United States District Court, E.D. New York
MEGHAN WURTZ AND MINDY BURNOVSKI, INDIVIDUALLY AND ON BEHALF OF ALL OTHERS SIMILARLY SITUATED, Plaintiffs,
THE RAWLINGS COMPANY, LLC, OXFORD HEALTH PLANS (NY), INC., AND UNITEDHEALTH GROUP, INC., Defendants.
Plaintiffs are represented by Frank R. Schirripa of Hach Rose Schirripa & Cheverie LLP, New York, NY, and by Neil S. Torczyner and Steven J. Harfenist of Harfenist Kraut & Perlstein, LLP, Lake Success, NY.
Defendant Rawlings is represented by Gerald Lawrence, Richard Wolfe Cohen, and Uriel Rabinovitz of Lowey Dannenberg Cohen & Hart, P.C., White Plains, NY.
Defendants Oxford Health and United Health are represented by Brian D. Boyle and Theresa S. Gee of O'Melveny & Myers LLP, NW, Washington, DC, and by Charles E. Bachman of O'Melveny & Myers LLP, New York, NY.
MEMORANDUM AND ORDER
JOSEPH F. BIANCO, District Judge.
Plaintiffs Meghan Wurtz ("Wurtz") and Mindy Burnovski ("Burnovski") bring this putative clans action on behalf of themselves and all others similarly situated (collectively, "plaintiffs") against The Rawlings Company, LLC ("Rawlings"), Oxford Health Plans (NY), Inc. ("Oxford Health"), and UnitedHealth Group, Inc. ("UnitedHealth") (collectively, "defendants"). In the main, plaintiffs claim that New York General Obligations Law § 5-335 ("NY GOL § 5-335") vitiates defendants' right of subrogation or reimbursement against individuals who, like plaintiffs, have settled claims for personal injuries, medical, dental, or podiatric malpractice, or wrongful death. Plaintiffs seek the following relief: (1) a declaratory judgment that defendants "do not have a right to assert and/or collect on any lien and/or right of subrogation and/or right of reimbursement under fully insured health insurance plans against other plaintiffs and/or claimants that have settled personal injury, medical, dental, podiatric malpractice, or wrongful death cases or claims arising and/or pending in New York" (Compl. ¶ 41); (2) damages based upon defendants' alleged violations of New York General Business Law § 349 ("NY GBL § 349"); and (3) restitution based upon defendants' allegedly unjust enrichment.
By Memorandum and Order dated March 28, 2013, the Court granted defendants' motion to dismiss pursuant to Federal Rule of Civil Procedure 12(b)(6), on the grounds that plaintiffs' claims were completely and expressly preempted by the Employee Retirement Income Security Act of 1974, 29 U.S.C. §§ 1001 et seq. ("ERISA").
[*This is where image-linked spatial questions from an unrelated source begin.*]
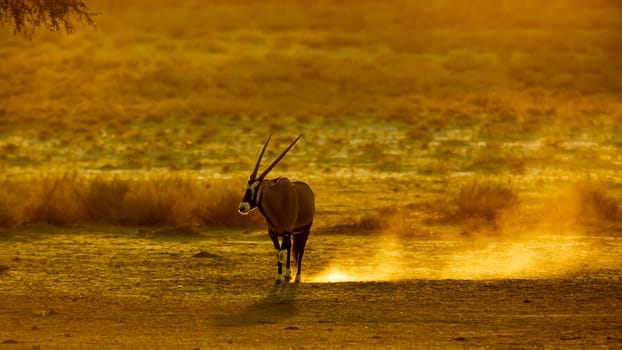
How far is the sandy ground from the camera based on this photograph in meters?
13.3

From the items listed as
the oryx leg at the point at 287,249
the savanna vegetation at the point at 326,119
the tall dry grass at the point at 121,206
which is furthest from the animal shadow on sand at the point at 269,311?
the tall dry grass at the point at 121,206

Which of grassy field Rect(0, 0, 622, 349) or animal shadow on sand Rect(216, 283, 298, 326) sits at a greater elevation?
animal shadow on sand Rect(216, 283, 298, 326)

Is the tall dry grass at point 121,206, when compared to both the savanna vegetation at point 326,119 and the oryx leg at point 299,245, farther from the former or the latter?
the oryx leg at point 299,245

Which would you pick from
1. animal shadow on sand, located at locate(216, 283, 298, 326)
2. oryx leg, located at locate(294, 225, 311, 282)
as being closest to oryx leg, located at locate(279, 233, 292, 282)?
oryx leg, located at locate(294, 225, 311, 282)

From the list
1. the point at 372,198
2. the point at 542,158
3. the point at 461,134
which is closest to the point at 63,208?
the point at 372,198

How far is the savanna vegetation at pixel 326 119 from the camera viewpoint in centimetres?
2422

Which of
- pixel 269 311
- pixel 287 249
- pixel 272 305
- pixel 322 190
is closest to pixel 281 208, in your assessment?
pixel 287 249

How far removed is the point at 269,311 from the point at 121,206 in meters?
9.14

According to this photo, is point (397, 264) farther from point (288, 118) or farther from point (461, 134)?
point (288, 118)

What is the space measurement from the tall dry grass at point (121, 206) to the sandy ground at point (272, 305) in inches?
127

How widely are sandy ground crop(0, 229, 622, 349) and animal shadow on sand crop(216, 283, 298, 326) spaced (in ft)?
0.04

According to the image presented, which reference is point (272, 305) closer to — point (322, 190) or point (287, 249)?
point (287, 249)

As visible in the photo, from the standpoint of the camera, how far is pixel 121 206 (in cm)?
2366

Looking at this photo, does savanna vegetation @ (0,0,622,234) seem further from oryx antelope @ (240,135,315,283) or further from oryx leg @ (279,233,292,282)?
oryx leg @ (279,233,292,282)
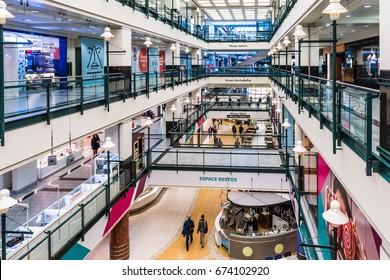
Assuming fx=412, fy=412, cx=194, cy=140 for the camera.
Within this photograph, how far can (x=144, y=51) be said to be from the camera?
854 inches

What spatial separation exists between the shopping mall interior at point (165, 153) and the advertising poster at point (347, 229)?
0.04m

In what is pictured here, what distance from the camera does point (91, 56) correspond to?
48.9 ft

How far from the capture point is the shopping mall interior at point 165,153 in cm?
509

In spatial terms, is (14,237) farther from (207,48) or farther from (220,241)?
(207,48)

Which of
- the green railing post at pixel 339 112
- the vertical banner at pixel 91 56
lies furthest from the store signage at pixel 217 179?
the green railing post at pixel 339 112

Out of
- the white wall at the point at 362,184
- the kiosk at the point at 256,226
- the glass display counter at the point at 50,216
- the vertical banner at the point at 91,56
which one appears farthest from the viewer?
the vertical banner at the point at 91,56

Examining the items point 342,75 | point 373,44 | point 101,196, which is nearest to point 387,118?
point 101,196

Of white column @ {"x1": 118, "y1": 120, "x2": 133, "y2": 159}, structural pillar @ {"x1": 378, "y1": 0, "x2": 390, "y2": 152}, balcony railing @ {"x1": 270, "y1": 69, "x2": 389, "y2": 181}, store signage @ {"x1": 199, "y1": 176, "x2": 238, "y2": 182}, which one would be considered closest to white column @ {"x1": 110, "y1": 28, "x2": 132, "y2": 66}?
white column @ {"x1": 118, "y1": 120, "x2": 133, "y2": 159}

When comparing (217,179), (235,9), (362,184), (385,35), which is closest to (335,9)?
(385,35)

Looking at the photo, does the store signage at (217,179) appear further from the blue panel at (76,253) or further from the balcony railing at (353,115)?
the balcony railing at (353,115)

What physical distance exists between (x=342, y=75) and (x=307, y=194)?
10.5 m

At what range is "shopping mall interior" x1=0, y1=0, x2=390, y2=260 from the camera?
509 cm

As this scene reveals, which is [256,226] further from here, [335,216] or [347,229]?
[335,216]

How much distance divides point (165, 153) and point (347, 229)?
9.85 m
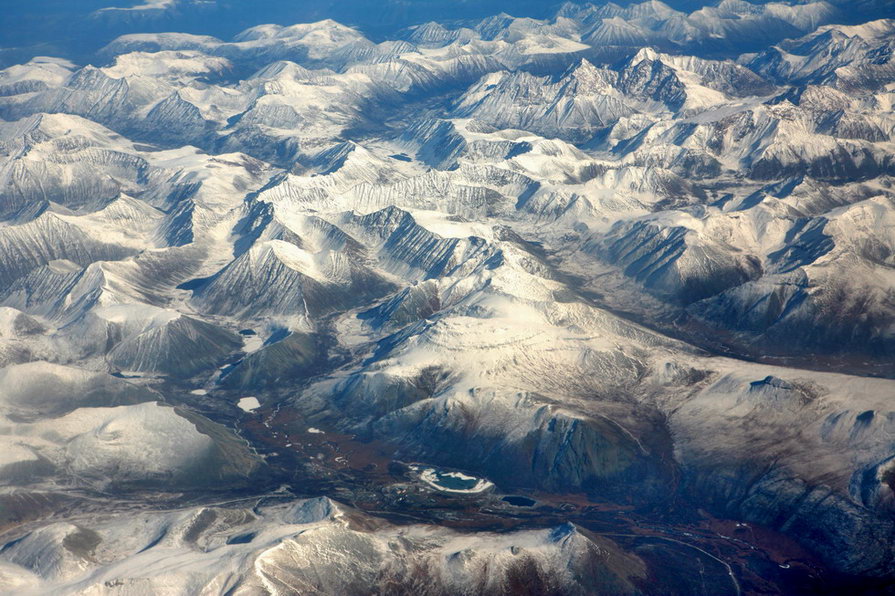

Because the Court determined that plaintiffs' claims were completely and expressly preempted by ERISA, the Court did not address whether, if plaintiffs' claims were not preempted, they "would prevail on their own terms" Wurtz v. Rawlings Co., LLC, 933 F.Supp.2d 480, 509 (E.D.N.Y. 2013). On July 31, 2014, the Second Circuit vacated the judgment of this Court and remanded the case to this Court, holding that plaintiffs' claims are neither expressly nor completely preempted by ERISA. See generally Wurtz v. Rawlings Co., LLC, 761 F.3d 232 (2d Cir. 2014).
Presently before the Court on remand from the Second Circuit is the portion of defendants' motion to dismiss contending that plaintiffs' claims should be dismissed even though they are not preempted by ERISA. For the reasons that follow, the Court grants the motion to dismiss Burnovski's NY GBL § 349 and unjust enrichment claims, and denies the motion in all other respects. First, the Court rejects defendants' argument that NY GOL § 5-335 violates the Contracts Clause of the United States Constitution. Assuming arguendo that NY GOL § 5-335 substantially impairs the contracts between the parties, the Court concludes that the statute serves a legitimate public purpose, and that the means chosen to accomplish this purpose were reasonable and necessary. Second, the Court cannot conclude at this juncture that the voluntary payment doctrine bars Wurtz's claims. Third, the Court determines that Wurtz has alleged a viable NY GBL § 349 claim, but that Burnovski's claim must be dismissed for failure to allege actual injury. However, because better pleading may cure this defect, the Court grants Burnovski leave to re-plead this claim. Fourth, the Court holds that Burnovski's unjust enrichment claim must be dismissed because Burnovski concedes that she never paid defendants anything. However, Wurtz's unjust enrichment claim may proceed because, if the voluntary payment doctrine does not bar Wurtz's claim, then equity and good conscience would require restitution to Wurtz in the amount that she has already paid to defendants.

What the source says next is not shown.